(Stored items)
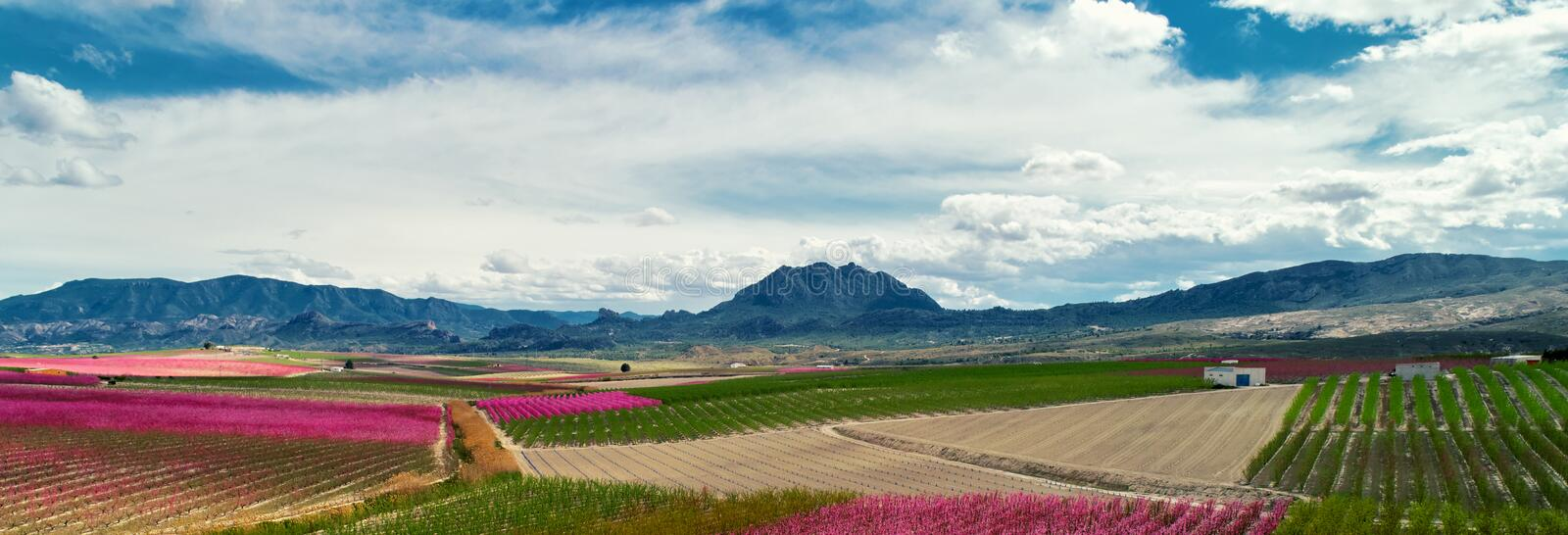 Cropped image horizontal view orchards in bloom. Spain royalty free stock photos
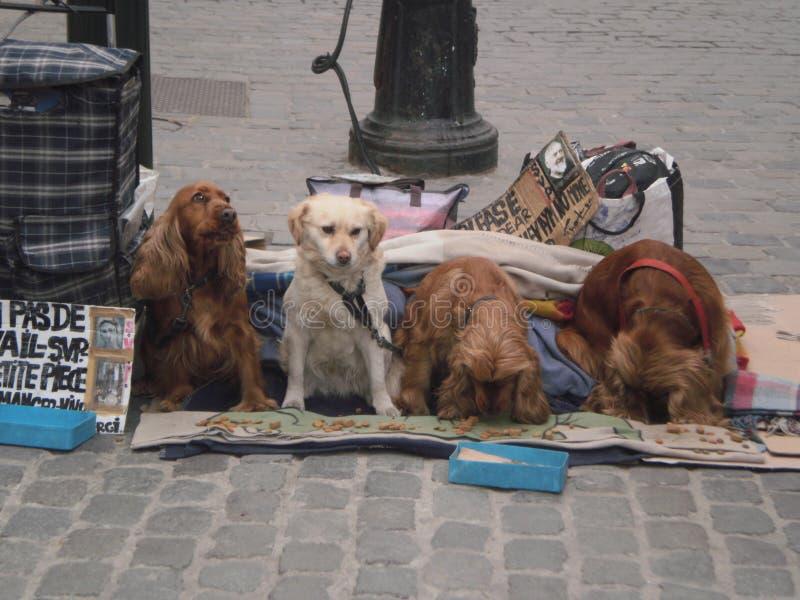 Ritratto di una famiglia adorabile dei cuccioli del Cocker che mangiano sulle vie un giorno nevoso a Bruxelles 22 marzo 2013 Brux fotografia stock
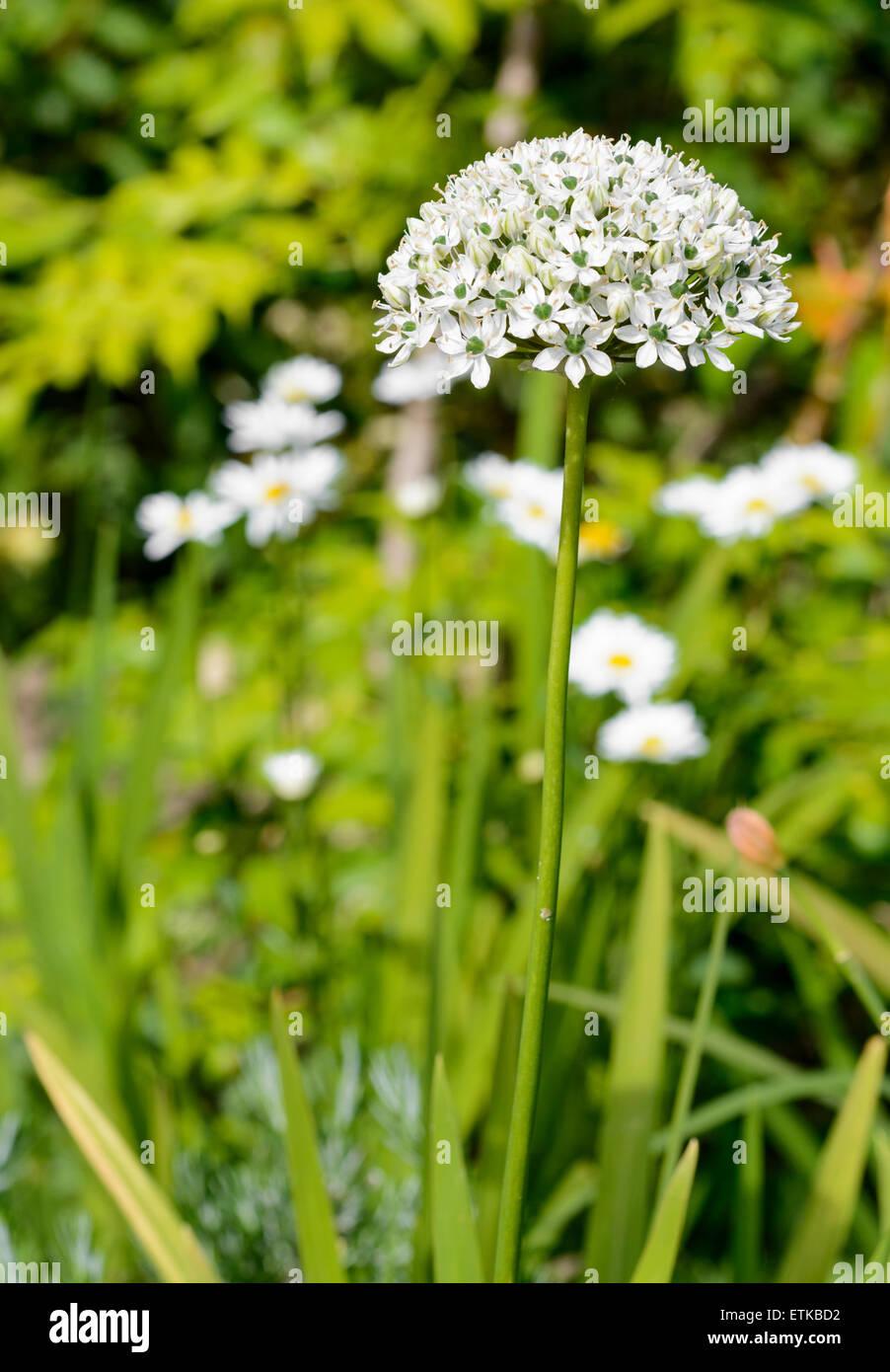 Allium Nigrum (Black Garlic, Broad-leaved Onion) flower in mid June in West Sussex, England, UK. - Stock Image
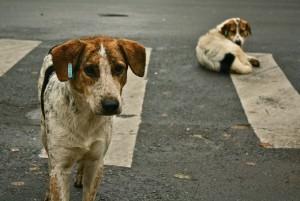 romanian dogs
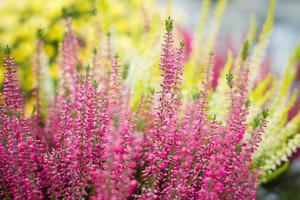 Heather flowers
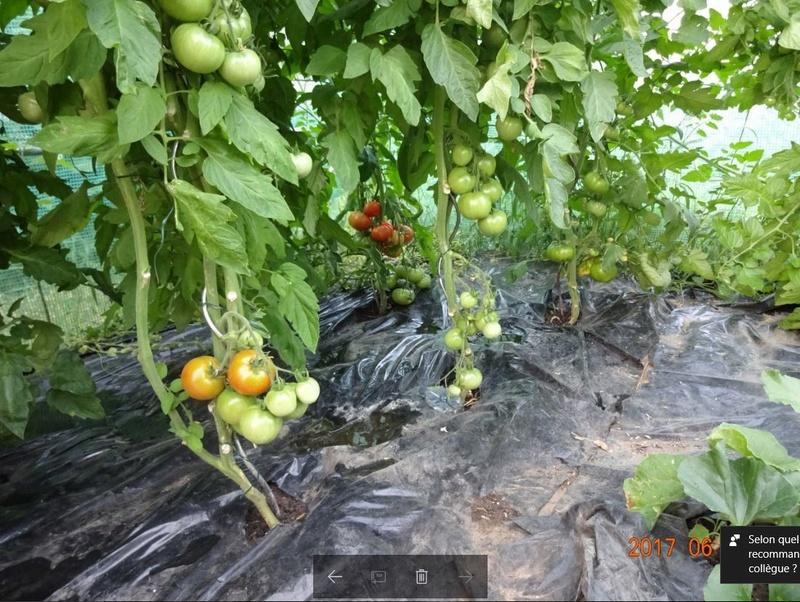 Mon jardin potager Captur12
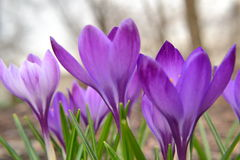 Första krokus i våren Royaltyfri Bild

▸ EXERCISE DESCRIPTION
Give again, word for word, the lines above from the one with "romanian dogs" through the final line of the data, both ends included. Do not copy any picture.

▸ OUTPUT OF THE EXERCISE
 romanian dogs
 Heather flowers
 Mon jardin potager Captur12
 Första krokus i våren Royaltyfri Bild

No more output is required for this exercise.